У Фройда есть наблюдение о том, что никто никогда не смеется в одиночестве. Мысль эту можно продолжить: никто ничего не станет делать в одиночестве. Поэтому одинокие люди не делают дела, но играют в то, что делают их.
Чаще всего я обращаю внимание на одиноких людей именно в метро: потому что все здесь — апофеоз движения. Движения, которое на самом деле никуда не приводит, кружит по кольцевой с утра до ночи.

Ольга: Гендер

На корпоративной вечеринке Ольга рассказала историю о том, как робкий, то есть непьющий-некурящий мальчик влюбился в пьющую-курящую оторву. Каждый раз, когда он целовал ее, то чувствовал прокуренный, пропитый язык. Каждый раз. Это потом стало его сексуальным пунктиком, ему потом не хватало этого с другими. В одной гинекологической брошюре я читал о похожем случае, когда парень сызмальства занимался онанизмом в ванной под шум воды, а потом уже не мог любить женщин вне банно-ванного антуража. А в другом журнале я читал о котятах, не боявшихся купаться, потому что выросли они под ванной, под шум воды, и эти звуки вошли в их естество.

На корпоративной вечеринке Ольга рассказала об особом виде флирта — сугубо московском, который раскаляется во время рабочего дня, но заканчивается в метро. Кажется, что вы уже практически переступили некий невидимый порог и салазки чувств вот-вот покатятся с горки, практически неуправляемые, но заканчивается рабочий день или вечеринка, на которой ты был любвеобилен, потому что перебрал немного, и все рассасывается вместе с алкогольными парами.
За этим ничего не следует, вот что самое интересное, важное, существенное. Ничего не значит ничего. Поразительно.
★ ★ ★ ★ ★
▶ [ФОРМУЛИРОВКА ЗАДАНИЯ] Продолжите приведённый выше текст об одиноких людях в метро и рассказах Ольги. Начните сразу после его последнего предложения.

▶ [ПРЕДОСТАВЛЕННЫЕ МАТЕРИАЛЫ]
★ ★ ★ ★ ★
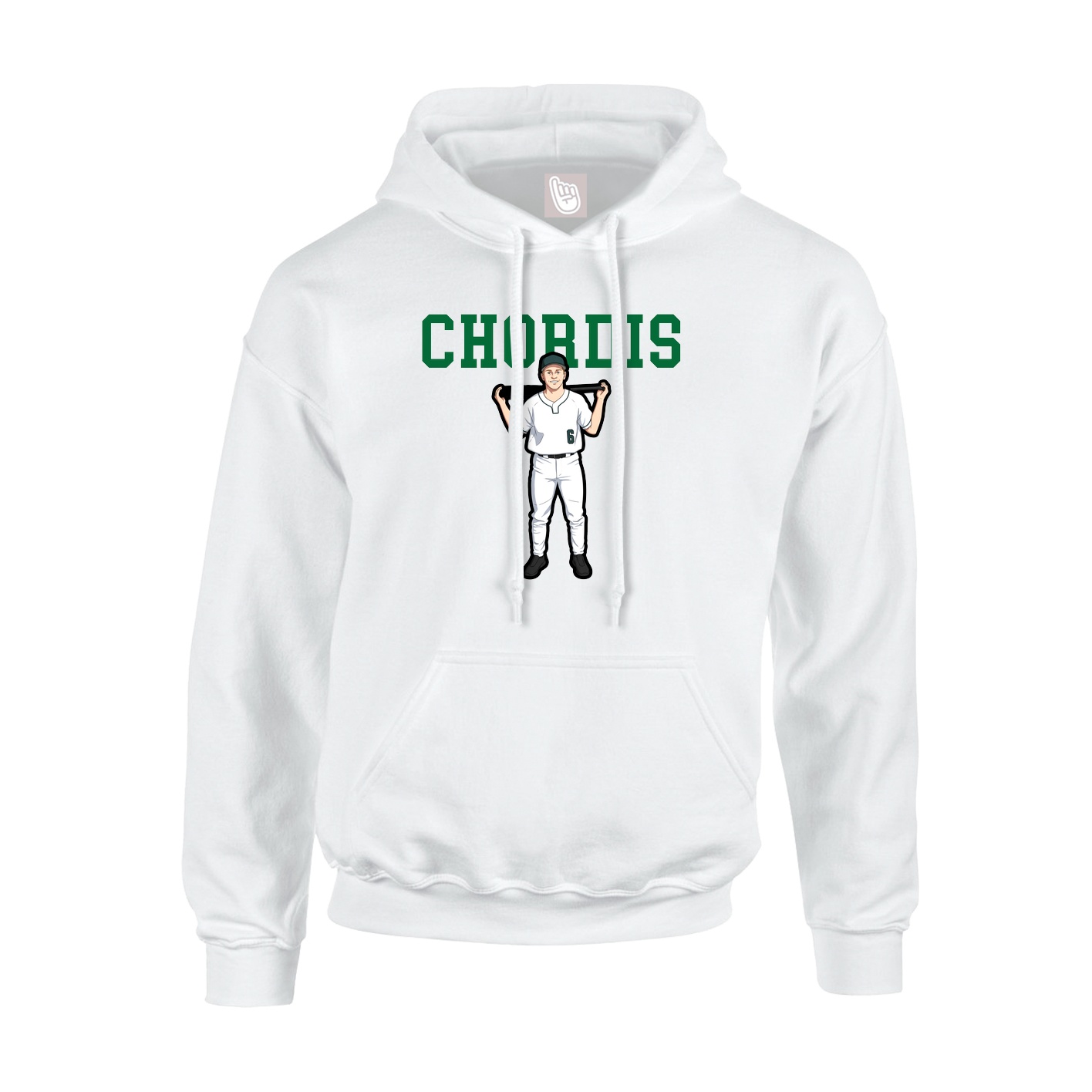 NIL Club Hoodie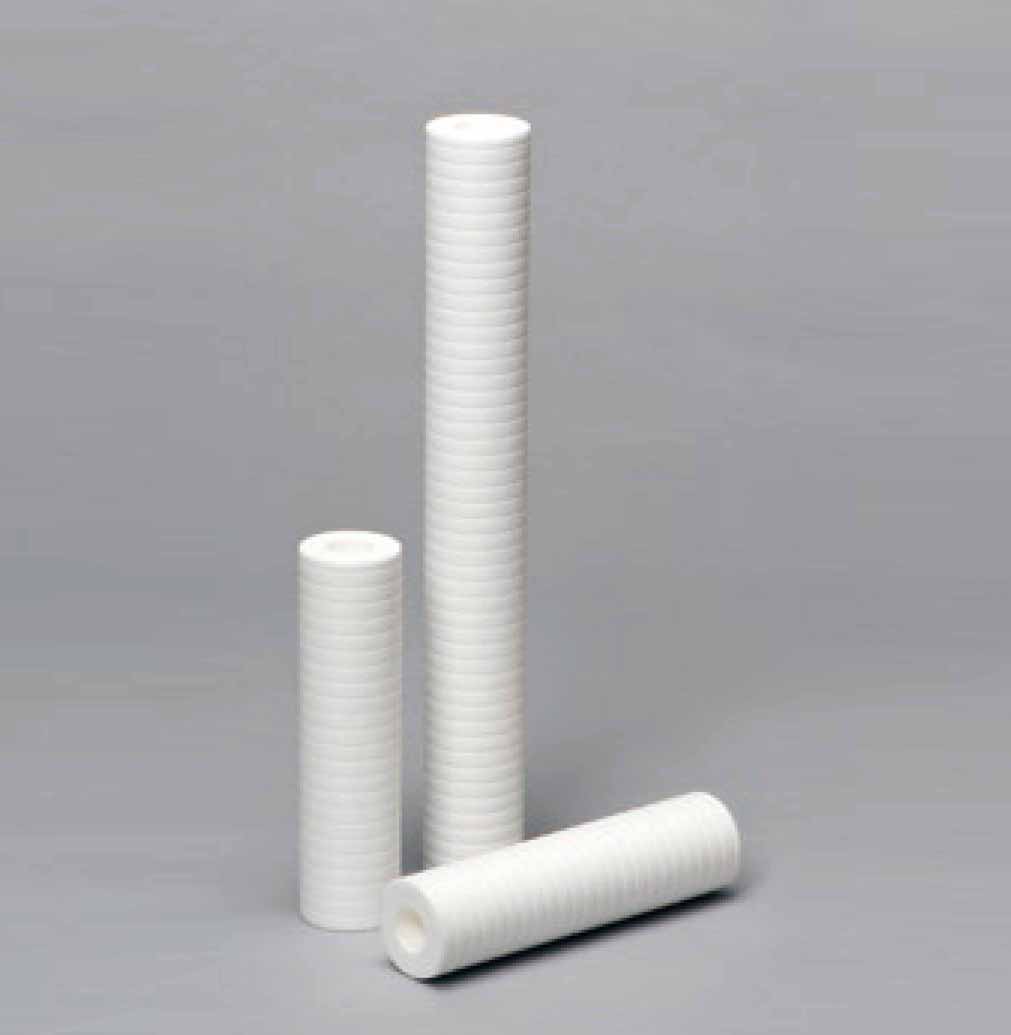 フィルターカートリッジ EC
★ ★ ★ ★ ★
▶ [ОТВЕТ НА ЗАДАНИЕ]
Городские пространства снов

Если смотреть ретроспективно, понимаешь, что сны складываются в какую-то неуловимую систему постоянных возвращений к одним и тем же мотивам, всплывающим, возможно, через годы, годы спустя. И ты помнишь уже не какие-то конкретные сны, но само ощущение от наличия этой системы. Потому что зафиксировать и удержать сновидения во всей их полноте невозможно, остаются последыши, тени. В них и привычно ковыряться, вспоминая на бегу о том, чего не было, но что было.

Одни из самых сильных моих сновидческих впечатлений — ощущения пространства. В них есть много самых разных подвидов, сейчас я хочу описать только городские образы, постоянно возвращающиеся ко мне. Они не повторяют друг друга буквально, внешне они могут быть совершенно разные, и только внут-ренний голос сна, говорящий мне о том, что это уже было и как это надо понимать (как возвращение), напоминает о сокрытом зерне видения, которое понимается теперь так, а не иначе.

Первый мотив. Кафкианский Харьков. Приснился мне еще до того, как я попал в Харьков первый раз. Оба они приходят ко мне в монохромной коричнево-серо-желтоватой гамме и связаны с переживанием сталинской архитектуры.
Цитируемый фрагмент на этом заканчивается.